Sağlık emek ve meslek örgütlerin mücadelesiyle bu alandaki şiddetin görünür hale gelmesi Sağlık Bakanı’nı birtakım “önlemler” almaya zorladı. Bakanlığın sağlıkta şiddete karşı önerisi yalnızca 24 hastanede uygulamaya geçecek “yeni güvenlik sistemi” oldu. X-ray’li güvenlik sistemlerinin çözüm olacağını savunan Sağlık Bakanı, 24 hastanede hayata geçirilecek yeni uygulanan ülke geneline yayılacağı “müjde”sini de verdi.
Sağlık emek ve meslek örgütlerinin de tepki gösterdiği uygulama, bakanlığın sağlıkta şiddetinin boyutları ve nedenleri hakkında fikri olmadığını gözler önüne serdi. Hastanelerde çok fazla giriş kapısı olması gibi nedenlerle teknik olarak da uygulanması mümkün olmayan X-ray’li çözümün hastanelere silah, bıçak vb.’nin girmesini engellese bile çok boyutlu şiddet karşısında bir anlamı olmayacaktır. Göstermelik bile olmayan bu “önlem”in kapılarda yığılma yaratması gibi yeni sorunlar doğuracağı şimdiden görülmektedir.
Sağlıkta şiddetin işçi sağlığı ve iş güvenliği açısından da önlenebilmesi önemlidir.

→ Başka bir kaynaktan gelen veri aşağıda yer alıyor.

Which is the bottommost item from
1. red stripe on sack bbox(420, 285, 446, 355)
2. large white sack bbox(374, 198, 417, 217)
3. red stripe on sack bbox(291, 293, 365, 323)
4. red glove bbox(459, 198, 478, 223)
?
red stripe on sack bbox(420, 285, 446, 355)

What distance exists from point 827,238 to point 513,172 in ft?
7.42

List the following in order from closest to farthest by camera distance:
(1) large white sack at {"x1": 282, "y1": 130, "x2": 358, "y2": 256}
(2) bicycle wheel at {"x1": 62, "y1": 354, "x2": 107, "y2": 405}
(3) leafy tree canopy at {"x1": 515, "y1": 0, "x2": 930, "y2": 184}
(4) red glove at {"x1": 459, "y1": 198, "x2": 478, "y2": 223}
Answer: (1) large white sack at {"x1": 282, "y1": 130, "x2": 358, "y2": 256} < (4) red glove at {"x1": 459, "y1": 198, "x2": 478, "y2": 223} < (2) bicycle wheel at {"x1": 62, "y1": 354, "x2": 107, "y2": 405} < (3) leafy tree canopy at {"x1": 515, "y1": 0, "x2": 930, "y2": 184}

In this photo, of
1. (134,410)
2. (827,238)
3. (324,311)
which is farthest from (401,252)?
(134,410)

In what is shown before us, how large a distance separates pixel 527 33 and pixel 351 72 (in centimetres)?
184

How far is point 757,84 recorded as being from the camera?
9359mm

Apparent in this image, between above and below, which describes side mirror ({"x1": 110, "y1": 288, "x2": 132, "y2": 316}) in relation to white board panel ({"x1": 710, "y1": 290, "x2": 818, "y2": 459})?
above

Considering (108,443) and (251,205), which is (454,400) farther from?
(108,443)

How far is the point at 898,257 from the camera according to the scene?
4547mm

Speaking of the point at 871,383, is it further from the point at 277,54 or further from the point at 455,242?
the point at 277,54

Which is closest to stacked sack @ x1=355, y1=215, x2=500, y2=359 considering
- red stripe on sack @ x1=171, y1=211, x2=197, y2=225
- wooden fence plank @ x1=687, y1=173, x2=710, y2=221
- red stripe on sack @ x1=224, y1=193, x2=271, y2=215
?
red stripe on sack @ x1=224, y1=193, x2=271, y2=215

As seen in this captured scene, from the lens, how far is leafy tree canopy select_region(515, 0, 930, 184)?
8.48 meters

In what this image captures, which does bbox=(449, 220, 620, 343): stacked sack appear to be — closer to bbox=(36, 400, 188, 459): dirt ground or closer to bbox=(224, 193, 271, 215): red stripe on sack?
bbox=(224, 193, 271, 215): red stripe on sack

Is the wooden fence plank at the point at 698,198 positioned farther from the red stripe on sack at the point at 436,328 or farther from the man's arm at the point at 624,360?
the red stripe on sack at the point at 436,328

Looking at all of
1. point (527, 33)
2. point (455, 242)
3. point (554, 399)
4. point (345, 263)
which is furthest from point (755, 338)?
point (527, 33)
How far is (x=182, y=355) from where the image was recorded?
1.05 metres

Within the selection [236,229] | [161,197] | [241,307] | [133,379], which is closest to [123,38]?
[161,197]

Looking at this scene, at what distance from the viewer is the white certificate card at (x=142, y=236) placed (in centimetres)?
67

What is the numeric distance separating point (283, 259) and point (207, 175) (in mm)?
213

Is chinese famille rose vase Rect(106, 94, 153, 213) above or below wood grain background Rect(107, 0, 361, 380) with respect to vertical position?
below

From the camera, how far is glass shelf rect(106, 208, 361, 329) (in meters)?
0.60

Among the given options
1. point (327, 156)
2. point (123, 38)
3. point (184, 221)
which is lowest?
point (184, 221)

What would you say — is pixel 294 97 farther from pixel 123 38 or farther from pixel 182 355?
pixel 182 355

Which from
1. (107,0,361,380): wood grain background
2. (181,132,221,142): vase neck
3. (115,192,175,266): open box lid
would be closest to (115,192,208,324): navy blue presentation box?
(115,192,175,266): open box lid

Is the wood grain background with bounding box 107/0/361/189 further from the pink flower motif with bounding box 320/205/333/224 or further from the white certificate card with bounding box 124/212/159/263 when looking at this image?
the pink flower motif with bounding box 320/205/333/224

Gerici rejimin var olan yasaları bile uygulamaktan aciz yaklaşımı ile sunduğu önerilerin sağlıkta şiddeti azaltmaya faydası olmayacağı açıktır. Dolayısıyla işçi ve emekçiler, sağlık hakkına ulaşabilmek için şiddetin karşısında sağlık emekçilerin yanında olmalı, yeterli işçi sağlığı ve iş güvenliği alınabilmesi için mücadele etmelidir.